GOAL
Give all of the lines again, with nothing added or dropped.

□ □ □ □ □ □ □

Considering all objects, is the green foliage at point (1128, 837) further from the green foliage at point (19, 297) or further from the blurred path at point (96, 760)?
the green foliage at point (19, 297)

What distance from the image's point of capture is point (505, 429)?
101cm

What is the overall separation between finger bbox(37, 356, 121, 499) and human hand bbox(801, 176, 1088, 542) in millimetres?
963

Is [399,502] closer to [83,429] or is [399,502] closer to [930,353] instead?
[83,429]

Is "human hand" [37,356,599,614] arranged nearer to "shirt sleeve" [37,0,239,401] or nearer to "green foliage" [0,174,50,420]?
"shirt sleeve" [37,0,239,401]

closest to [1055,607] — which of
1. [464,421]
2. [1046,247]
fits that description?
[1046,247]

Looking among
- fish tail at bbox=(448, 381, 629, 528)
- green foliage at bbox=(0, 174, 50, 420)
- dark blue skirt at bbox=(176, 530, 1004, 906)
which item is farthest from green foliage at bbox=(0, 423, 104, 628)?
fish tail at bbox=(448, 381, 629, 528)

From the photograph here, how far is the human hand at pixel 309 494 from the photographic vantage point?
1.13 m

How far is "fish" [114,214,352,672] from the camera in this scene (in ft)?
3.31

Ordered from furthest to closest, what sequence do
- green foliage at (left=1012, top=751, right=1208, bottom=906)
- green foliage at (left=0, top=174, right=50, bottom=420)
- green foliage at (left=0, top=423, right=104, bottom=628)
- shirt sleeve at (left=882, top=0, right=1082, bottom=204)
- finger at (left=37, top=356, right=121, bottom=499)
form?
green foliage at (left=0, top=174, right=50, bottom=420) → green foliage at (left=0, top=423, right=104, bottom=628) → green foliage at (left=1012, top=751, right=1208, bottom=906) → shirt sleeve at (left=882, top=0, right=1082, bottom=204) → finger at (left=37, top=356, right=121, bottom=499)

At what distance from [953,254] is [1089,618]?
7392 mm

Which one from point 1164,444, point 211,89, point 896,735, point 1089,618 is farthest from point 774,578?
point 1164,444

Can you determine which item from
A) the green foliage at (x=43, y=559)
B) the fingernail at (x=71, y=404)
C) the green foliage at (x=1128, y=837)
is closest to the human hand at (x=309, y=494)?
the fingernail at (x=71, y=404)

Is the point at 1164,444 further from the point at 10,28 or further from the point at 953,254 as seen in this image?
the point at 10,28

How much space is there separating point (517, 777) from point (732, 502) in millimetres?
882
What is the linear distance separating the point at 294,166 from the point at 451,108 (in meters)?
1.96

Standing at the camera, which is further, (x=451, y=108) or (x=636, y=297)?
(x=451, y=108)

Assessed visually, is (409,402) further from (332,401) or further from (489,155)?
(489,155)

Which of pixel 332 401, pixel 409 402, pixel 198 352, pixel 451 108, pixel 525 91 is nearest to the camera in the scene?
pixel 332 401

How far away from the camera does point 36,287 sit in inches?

□ □ □ □ □ □ □

COMPLETED EXERCISE
Considering all objects, is the green foliage at point (1128, 837) further from the green foliage at point (19, 297) or further from the blurred path at point (96, 760)?
the green foliage at point (19, 297)

What distance from the image's point of capture is point (505, 429)?
101cm

What is the overall separation between finger bbox(37, 356, 121, 499) and human hand bbox(801, 176, 1088, 542) in millimetres?
963

Is [399,502] closer to [83,429] or is [399,502] closer to [930,353] instead?
[83,429]

Is "human hand" [37,356,599,614] arranged nearer to "shirt sleeve" [37,0,239,401] or nearer to "green foliage" [0,174,50,420]?
"shirt sleeve" [37,0,239,401]

closest to [1055,607] — which of
1. [464,421]
2. [1046,247]
fits that description?
[1046,247]

Looking among
- fish tail at bbox=(448, 381, 629, 528)
- green foliage at bbox=(0, 174, 50, 420)
- dark blue skirt at bbox=(176, 530, 1004, 906)
which item is farthest from green foliage at bbox=(0, 423, 104, 628)?
fish tail at bbox=(448, 381, 629, 528)

From the photograph here, how far is the human hand at pixel 309 494 from the photographic vantage point?
1.13 m

How far is "fish" [114,214,352,672] from the camera in this scene (in ft)?
3.31

Ordered from furthest to closest, what sequence do
- green foliage at (left=1012, top=751, right=1208, bottom=906)
- green foliage at (left=0, top=174, right=50, bottom=420)
- green foliage at (left=0, top=423, right=104, bottom=628)
- shirt sleeve at (left=882, top=0, right=1082, bottom=204)
- finger at (left=37, top=356, right=121, bottom=499)
form?
green foliage at (left=0, top=174, right=50, bottom=420) → green foliage at (left=0, top=423, right=104, bottom=628) → green foliage at (left=1012, top=751, right=1208, bottom=906) → shirt sleeve at (left=882, top=0, right=1082, bottom=204) → finger at (left=37, top=356, right=121, bottom=499)

At what distance from [953,254] is [1089,618]?
7392 mm

Which one from point 1164,444, point 211,89, point 896,735, point 1089,618 is farthest from point 774,578?
point 1164,444

Can you determine which item from
A) the green foliage at (x=43, y=559)
B) the fingernail at (x=71, y=404)
C) the green foliage at (x=1128, y=837)
is closest to the human hand at (x=309, y=494)?
the fingernail at (x=71, y=404)

Is the point at 1164,444 further from the point at 10,28 or further from the point at 953,254 as seen in this image?
the point at 10,28

How much space is there separating point (517, 777) from point (732, 502) in millimetres?
882
What is the linear distance separating the point at 294,166 from the point at 451,108 (in meters)?
1.96

Standing at the camera, which is further, (x=451, y=108) or (x=636, y=297)?
(x=451, y=108)

Assessed visually, is (409,402) further from (332,401) or further from (489,155)?
(489,155)

Which of pixel 332 401, pixel 409 402, pixel 198 352, pixel 451 108, pixel 525 91 is nearest to the camera in the scene?
pixel 332 401

How far away from the camera does point 36,287 sit in inches?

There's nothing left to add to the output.